BDI (Belief Desire Intention)

 BDI is a common framework for modeling “intelligent agents” – see Wikipedia. One of its main uses is to actually program SW agents, but in the context of verification we are more interested in BDI as simple model of how humans (and human-like agents, like corporations and committees) make decisions and behave.

A BDI-style notation would be pretty useful for SVF: You would model each such agent (e.g. your simulated pilot, your simulated air traffic controller) as an object with a list of beliefs, desires and intentions.

Each agent then has a loop of “update beliefs, update plan to achieve desires, repeat”, and you can insert random errors (in new beliefs, in choosing the plan, etc.).

BDI agents can also be used for rough, initial modeling of things like AVs, UAVs or a plane’s auto-pilot system – it is sometimes useful to treat those as if they generate plans and execute them.

There are various BDI packages out there (e.g. Jason), but my view is that this should be just one of several notations. Specifically, I suggest resisting the temptation of treating everything as an intelligent agent. Plain old OO simulation is simpler, and is usually enough.


Bug

I use “bug” in the general sense of “an error in an engineered system which causes it to behave in an unintended way”. Verification is all about finding bugs.

A related term is area of concern, i.e. the behavior of an engineered system (in some subset of the scenario / parameter space) which is unexpected / surprising in some way.

A single bug can cause many failures in many runs during a regression.
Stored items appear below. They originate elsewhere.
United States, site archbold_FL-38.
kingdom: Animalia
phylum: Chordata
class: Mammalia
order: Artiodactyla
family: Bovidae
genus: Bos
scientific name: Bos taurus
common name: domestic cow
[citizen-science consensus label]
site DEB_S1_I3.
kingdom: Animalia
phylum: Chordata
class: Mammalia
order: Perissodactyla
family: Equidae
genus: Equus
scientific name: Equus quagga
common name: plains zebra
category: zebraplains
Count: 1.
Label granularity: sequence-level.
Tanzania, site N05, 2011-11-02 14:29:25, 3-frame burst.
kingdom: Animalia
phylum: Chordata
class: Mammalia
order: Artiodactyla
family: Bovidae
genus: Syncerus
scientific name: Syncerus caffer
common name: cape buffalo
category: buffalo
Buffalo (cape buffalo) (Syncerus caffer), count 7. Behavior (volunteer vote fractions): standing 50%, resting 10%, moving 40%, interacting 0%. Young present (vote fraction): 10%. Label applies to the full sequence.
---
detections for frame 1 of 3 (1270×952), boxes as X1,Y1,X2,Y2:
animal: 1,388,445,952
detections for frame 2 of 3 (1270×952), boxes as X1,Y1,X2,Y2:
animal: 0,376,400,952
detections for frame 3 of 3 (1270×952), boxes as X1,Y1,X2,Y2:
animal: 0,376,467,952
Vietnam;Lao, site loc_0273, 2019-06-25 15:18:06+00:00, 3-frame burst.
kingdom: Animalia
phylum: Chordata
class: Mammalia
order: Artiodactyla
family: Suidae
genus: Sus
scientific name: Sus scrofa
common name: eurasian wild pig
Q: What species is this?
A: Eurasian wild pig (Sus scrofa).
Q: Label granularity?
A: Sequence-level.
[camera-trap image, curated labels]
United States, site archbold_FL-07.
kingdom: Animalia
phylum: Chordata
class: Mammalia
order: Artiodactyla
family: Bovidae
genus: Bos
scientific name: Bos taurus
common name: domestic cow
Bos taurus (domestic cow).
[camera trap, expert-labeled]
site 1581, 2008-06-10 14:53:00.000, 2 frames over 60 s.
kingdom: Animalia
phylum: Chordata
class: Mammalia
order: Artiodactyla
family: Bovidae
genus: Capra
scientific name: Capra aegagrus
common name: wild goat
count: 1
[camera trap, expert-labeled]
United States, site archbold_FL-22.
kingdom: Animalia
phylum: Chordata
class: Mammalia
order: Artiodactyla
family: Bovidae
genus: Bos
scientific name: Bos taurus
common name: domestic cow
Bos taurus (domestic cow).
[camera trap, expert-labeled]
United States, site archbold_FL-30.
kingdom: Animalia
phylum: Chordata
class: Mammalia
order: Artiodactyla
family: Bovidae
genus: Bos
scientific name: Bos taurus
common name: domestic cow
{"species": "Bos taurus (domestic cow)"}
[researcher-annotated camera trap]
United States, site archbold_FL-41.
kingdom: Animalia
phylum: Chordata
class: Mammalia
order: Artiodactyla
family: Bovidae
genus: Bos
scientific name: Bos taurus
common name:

The (manual or automated) process of trying to cluster (organize) the failures such that each cluster corresponds to one bug is called failure clustering.

See also spec bugs vs. implementation bugs, conceptual bugs, performance bugs vs. functional bugs, root cause of a bug.


CDV (Coverage Driven Verification)

 This verification technique, very popular in HW verification, is loosely explained here.

 It usually involves random generation of inputs (often using constraints), driving them into (some representation of) the DUT, collecting coverage and doing checking. For big systems, writing the checkers (as reference models / oracles, assertions etc.) is often the hardest part.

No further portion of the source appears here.